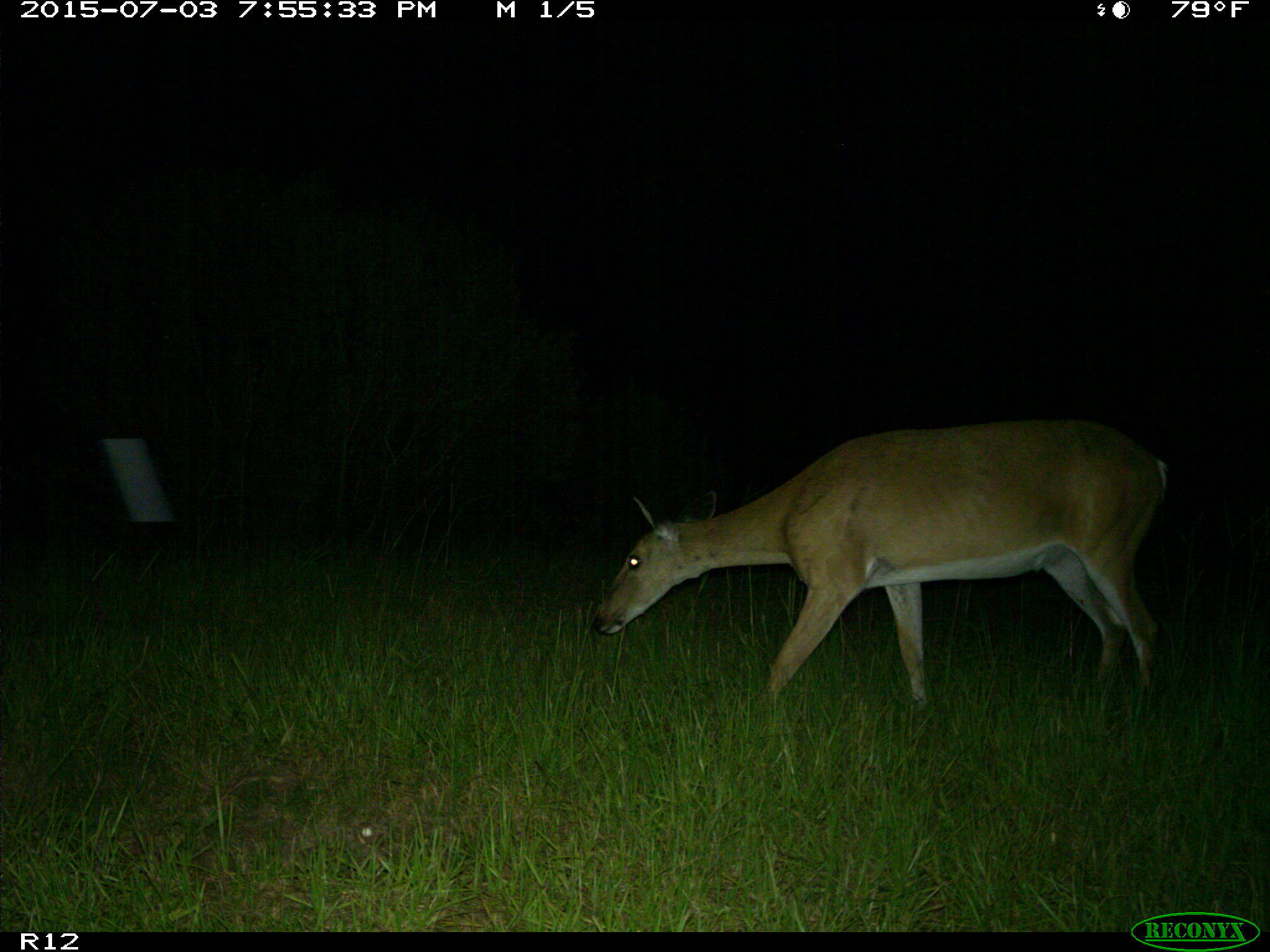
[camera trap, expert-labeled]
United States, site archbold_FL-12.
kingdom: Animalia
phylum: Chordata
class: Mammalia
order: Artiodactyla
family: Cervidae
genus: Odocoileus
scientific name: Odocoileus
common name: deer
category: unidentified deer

• [Task to complete]
Your answer must be an exact copy of the entries above, with no pictures in it.

• [Answer for this exercise]
[camera trap, expert-labeled]
United States, site archbold_FL-12.
kingdom: Animalia
phylum: Chordata
class: Mammalia
order: Artiodactyla
family: Cervidae
genus: Odocoileus
scientific name: Odocoileus
common name: deer
category: unidentified deer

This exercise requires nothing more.